Disons simplement qu’il y a deux types de monnaies : l’or pour les marchands (équipements / objets) et les médailles pour les améliorations de troupes/personnages. Les médailles sont des récompenses majoritairement obtenues en gagnant des batailles ou en reconstruisant. C’est avec ces médailles que vous pouvez augmenter le nombre de personnages au sein d’un même bataillon, augmenter votre total de bataillons disponible ou encore faire monter une unité à la classe supérieure. Il vous arrivera régulièrement de croiser des unités ennemies se déplaçant sur la map. Leur rentrer dedans lance un simple combat entre elle et l’unité de votre choix. Si vous réussissez à la vaincre totalement en une fois vous débloquez également des médailles (Ce qui vous apprend une fois encore de façon maligne et ludique à bien construire vos troupes). Sachez néanmoins que même si vous n’y arrivez pas, vous gagnerez leurs médailles quoi qu’il arrive en réussissant la bataille associée à leur zone géographique.

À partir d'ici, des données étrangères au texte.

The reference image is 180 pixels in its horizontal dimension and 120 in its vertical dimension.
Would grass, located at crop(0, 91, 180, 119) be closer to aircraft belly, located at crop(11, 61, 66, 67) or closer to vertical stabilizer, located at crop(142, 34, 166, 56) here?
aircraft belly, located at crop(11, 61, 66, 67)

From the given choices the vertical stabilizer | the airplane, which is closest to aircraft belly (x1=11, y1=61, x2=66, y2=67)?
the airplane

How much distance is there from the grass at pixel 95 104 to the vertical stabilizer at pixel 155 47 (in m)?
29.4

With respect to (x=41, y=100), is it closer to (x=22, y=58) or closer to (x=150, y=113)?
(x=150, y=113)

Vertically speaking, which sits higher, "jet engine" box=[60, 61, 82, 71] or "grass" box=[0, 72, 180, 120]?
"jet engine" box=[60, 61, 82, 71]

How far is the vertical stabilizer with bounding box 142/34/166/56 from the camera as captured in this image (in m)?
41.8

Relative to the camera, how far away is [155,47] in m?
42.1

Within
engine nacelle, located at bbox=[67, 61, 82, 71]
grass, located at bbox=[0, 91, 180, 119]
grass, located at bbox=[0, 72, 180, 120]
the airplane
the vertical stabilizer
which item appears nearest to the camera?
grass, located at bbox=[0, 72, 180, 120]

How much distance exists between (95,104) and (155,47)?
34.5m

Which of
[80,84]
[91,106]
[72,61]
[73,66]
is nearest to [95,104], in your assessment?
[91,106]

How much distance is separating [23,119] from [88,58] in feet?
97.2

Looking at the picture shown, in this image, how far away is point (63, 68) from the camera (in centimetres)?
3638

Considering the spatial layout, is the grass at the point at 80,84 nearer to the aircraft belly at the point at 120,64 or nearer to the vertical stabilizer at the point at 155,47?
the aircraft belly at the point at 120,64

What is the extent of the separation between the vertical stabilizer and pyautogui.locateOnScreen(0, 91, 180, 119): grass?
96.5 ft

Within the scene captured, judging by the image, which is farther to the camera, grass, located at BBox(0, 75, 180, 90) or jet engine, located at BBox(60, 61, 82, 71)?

Enfin il y a également quelques petites quêtes environnementales. Elles se résument à trouver des cartes au trésor et le trésor associé, activer des stèles dans un ordre précis, reconstruire des ponts pour créer des raccourcis etc… Rien de bien transcendant mais elles ont au moins le bon gout d’être peu nombreuses et de se faire rapidement.
SOPORIFIC-FANTASY
Il faut maintenant aborder le point qui fâche à savoir le scénario et l’écriture au sens large. Sans être totalement honteuse on reste dans le très très très convenu et stéréotypé en matière d’Heroïc Fantasy. Le héros foncièrement gentil au magnétisme fédérateur ; les méchants qui n’étaient pas méchants mais juste sous l’emprise d’un sort de manipulation ; le vilain sorcier, le vilain générale arriviste… Point de nuances au rendez-vous et toute une flopée de dialogues vus et revus. Loin de moi l’idée de minimiser ce point mais Vanillaware n’est pas un studio très porté sur l’écriture. Si vous les avez découverts avec 13 Sentinels Aegis Rim c’est malheureusement le contre-exemple pour ne pas dire l’exception qui confirme la règle. Car si ce dernier est absolument excellent à ce niveau, le reste de leur production reste dans la logique que j’évoquai en début de critique : Direction artistique sublime + systèmes de jeux solides. Ce sont avant tout des faiseurs de jeux au sens le plus strict du terme. Je pense sincèrement que leur volonté est, et a toujours été, de s’inscrire dans du jeu vidéo pure en s’amusant à mélanger les genres, déjouer les codes et apporter leurs propres idées aux types de jeux qu’ils revisitent. Alors je précise tout de même mon propos, la narration n’est pas « absente » de leurs jeux ni même en retrait, elle est juste classique et je doute qu’ils ambitionnent quelque chose de pointu en terme d’écriture. 13 Sentinels a été un vrai défi à tous niveaux pour eux et Kamitani a largement expliqué qu’ils ne referaient probablement jamais quelque chose de si ambitieux. Bref une déception pour l’écriture quoi qu’il en soit sans être surpris.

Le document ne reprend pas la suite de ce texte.